A parallel: In our electric power industry we are [supposedly] bound by the North American Electric Reliability Councils (NERCs) reliability standards. One example: the loss of a single generator, transmission line, or transformer should not result in the overload of any remaining facility, in that we operate with sufficient capacity to absorb the loss of that one resource. Well, PacifiCorp did indeed have an issue in 2008 where a lockout relay failed to operate, resulting in 15 standards violations and the loss of a few hundred thousand customers. What I was floored by, in reading the report of this event, was how PacifiCorp was fined $4 million but did not have to admit to having failed to meet any of these reliability standards. They violated 15 standards, but do not admit having violated them! And NERCs position is that they didn't violate them, either! But $4 million was levied, $4 million was paid, and everyone's hands have been washed.
Corzine will be allowed to do the same thing, you watch. The SEC will levy a token fine in the coming years, say, fining his defunct company $50 million for having looted $800 million but also not having to admit to having done anything wrong or illegal...and most importantly, Corzine cannot be prosecuted for anything because he did not have to admit to having done anything.
Say there were a string of crimes committed here in Elk Grove. A murder at the Post Office, a kid caught for selling meth on a street corner and a robbery at the Safeway. I'm linked to all of them -- because I drove through that intersection where the kid sold the dope, was caught on the red light camera, as I was driving to the post office to ship a Christmas gift and to Safeway for a 6 pack. But instead of being charged, I meet privately with the county prosecutor and we cook up a deal -- I don't have to admit to having committed any crime, but I'm willing to spend the next 20 months under housal unit arrest with an ankle monitor.
What judge would sign off on that? Did I murder someone or was I just selling a dimebag on Franklin Blvd? Or was I innocent? But these are just the way these sorts of SEC fines are levied -- we don't get to know the true level of fraud committed, and clearly by accepting to pay a fine some presumption of guilt is assumed...but really, this is just the simple cost of doing business, having to work with such a regulatory agency.
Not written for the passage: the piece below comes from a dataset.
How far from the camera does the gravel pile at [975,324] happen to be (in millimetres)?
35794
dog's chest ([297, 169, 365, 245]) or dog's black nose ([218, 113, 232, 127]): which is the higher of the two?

PacifiCorp did exactly that with NERC...and I argue that my utility SMUD should approach the levying of fines in exactly the same way -- treat them as any other cost of doin' business here in our grand nation where one-eye-open justice reigns on high.
Jon Corzine and MF Global -- if this one case doesn't provide you with all the ammunition you'd need to encourage you to take your money out of their criminal hands, well, continue to chase such hallucinated rates of return and prepare to lose the surplus wealth you think you "were entitled to" based on your "years of hard work." Here's a further example of how Enronized accounting is still a legal form of theft some fifteen years after Kenneth Lay (God Rest His Soul, May Peace Be With Him) started it. Indeed, ratings agencies gave sterling marks to MF Global right up until they declared bankruptcy.
If you can't see how this whole system is geared not to providing needed liquidity to producers and sellers but also to bilk you out of a percentage (yes, sometimes 100%) of your money, well, I'm glad you're there to lose it instead of me, to grease the skids of our wonderful free-market economy.